*To do:*
Please pull out every line of the listing below that contains the string "above".

*Extracted information:*
** BEGIN **
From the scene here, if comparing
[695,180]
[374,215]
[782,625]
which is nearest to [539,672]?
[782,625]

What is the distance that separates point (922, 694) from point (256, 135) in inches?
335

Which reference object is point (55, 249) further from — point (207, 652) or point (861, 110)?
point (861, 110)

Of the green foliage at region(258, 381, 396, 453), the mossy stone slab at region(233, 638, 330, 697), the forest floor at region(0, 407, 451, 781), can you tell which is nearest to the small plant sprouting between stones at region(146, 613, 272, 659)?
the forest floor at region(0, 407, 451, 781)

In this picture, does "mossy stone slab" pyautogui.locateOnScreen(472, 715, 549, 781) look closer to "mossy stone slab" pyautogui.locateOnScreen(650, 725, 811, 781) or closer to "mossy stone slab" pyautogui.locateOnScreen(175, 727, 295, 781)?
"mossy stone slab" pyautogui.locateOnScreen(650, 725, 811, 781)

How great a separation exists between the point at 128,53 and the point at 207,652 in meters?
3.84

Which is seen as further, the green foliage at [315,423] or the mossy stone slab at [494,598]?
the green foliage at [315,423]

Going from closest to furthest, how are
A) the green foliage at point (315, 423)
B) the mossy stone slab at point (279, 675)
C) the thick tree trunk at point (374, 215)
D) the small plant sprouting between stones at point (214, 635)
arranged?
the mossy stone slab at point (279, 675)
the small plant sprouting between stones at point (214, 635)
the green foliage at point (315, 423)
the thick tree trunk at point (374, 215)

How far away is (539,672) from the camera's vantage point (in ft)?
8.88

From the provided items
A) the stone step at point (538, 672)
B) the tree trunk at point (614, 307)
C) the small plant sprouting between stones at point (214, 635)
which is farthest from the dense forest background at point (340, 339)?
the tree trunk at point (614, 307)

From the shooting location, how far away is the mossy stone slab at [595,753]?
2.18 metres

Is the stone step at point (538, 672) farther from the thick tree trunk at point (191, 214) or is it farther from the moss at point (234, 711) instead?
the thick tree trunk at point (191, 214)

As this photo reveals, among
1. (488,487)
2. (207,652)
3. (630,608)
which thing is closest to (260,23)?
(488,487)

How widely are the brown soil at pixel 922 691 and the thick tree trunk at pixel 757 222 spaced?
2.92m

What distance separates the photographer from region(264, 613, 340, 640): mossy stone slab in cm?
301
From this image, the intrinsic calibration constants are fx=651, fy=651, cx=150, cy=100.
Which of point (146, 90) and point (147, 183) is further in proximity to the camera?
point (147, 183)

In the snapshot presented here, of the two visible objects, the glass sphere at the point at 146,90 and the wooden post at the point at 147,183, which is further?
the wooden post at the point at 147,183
** END **
** BEGIN **
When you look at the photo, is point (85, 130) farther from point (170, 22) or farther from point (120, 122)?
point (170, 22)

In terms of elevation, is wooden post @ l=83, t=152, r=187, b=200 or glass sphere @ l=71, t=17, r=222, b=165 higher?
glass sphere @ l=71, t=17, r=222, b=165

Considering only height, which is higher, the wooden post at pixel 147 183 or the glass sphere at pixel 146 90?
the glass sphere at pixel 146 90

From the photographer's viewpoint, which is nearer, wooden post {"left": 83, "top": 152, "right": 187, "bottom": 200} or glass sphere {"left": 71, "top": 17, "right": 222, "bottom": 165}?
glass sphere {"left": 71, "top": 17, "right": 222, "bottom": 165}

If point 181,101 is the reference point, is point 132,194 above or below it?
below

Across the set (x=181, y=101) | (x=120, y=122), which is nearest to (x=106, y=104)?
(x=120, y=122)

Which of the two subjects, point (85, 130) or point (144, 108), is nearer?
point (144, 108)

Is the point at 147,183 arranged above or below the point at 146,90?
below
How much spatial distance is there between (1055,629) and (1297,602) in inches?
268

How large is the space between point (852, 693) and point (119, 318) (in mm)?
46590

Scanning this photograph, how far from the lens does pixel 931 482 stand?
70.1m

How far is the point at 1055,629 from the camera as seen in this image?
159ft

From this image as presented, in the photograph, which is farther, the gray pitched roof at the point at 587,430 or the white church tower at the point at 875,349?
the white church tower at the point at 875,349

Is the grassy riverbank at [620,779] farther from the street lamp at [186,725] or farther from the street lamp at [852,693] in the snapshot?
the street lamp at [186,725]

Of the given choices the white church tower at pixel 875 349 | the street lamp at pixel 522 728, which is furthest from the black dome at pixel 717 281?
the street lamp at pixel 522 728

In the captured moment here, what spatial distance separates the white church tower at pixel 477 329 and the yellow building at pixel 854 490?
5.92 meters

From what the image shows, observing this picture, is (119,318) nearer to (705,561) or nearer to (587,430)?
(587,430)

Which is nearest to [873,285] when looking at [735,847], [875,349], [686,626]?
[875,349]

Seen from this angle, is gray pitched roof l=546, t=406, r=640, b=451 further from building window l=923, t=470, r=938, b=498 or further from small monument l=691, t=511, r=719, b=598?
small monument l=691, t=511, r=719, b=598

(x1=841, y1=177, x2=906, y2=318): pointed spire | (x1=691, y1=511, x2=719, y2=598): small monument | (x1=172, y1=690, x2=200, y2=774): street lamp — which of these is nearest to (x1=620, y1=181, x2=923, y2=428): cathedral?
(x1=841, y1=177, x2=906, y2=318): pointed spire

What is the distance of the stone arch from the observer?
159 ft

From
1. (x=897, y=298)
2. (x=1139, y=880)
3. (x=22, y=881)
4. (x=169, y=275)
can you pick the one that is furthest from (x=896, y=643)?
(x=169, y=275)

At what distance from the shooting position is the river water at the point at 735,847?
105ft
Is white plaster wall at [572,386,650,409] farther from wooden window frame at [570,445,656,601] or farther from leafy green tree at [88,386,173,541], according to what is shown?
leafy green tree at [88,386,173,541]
** END **
*Response to this exercise:*
If point 181,101 is the reference point, is point 132,194 above or below it?
Is the point at 147,183 arranged above or below the point at 146,90?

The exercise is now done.